Your copy of the lines below must match them exactly and contain no images.

▶ [Information supplied]:
▬▬▬

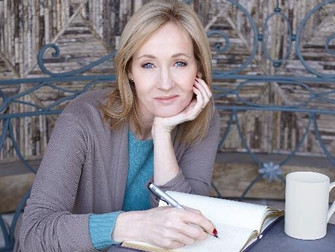 J.K. Rowling Uses Twitter Puzzle to Excite Fans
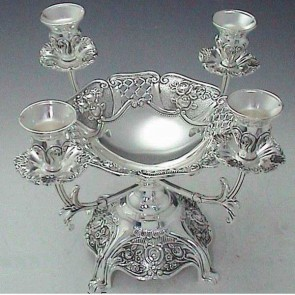 Antique Designed Center Piece Candle Holders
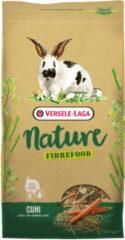 Versele-Laga Menu Nature Versele-Laga Nature Cuni Fibrefood - Konijnenvoer - 2.75 kg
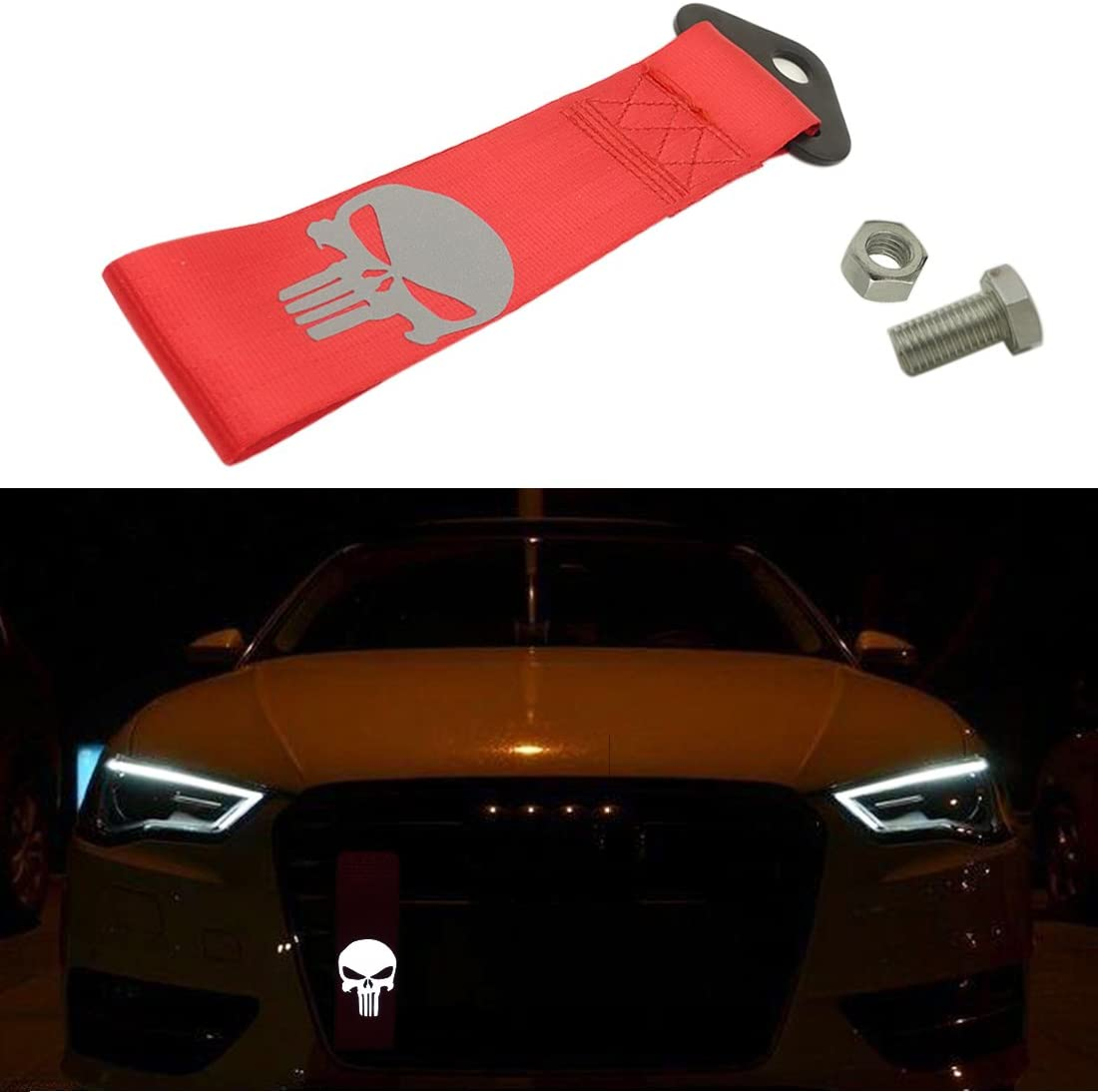 Blue Kaizen Reflective Universal Skull Racing Tow Strap JDM Towing Strap Punisher Bumper Towing Set for Front Or Rear Bumper Towing Hook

▬▬▬

▶ [Reply]:
 J.K. Rowling Uses Twitter Puzzle to Excite Fans
 Antique Designed Center Piece Candle Holders
 Versele-Laga Menu Nature Versele-Laga Nature Cuni Fibrefood - Konijnenvoer - 2.75 kg
 Blue Kaizen Reflective Universal Skull Racing Tow Strap JDM Towing Strap Punisher Bumper Towing Set for Front Or Rear Bumper Towing Hook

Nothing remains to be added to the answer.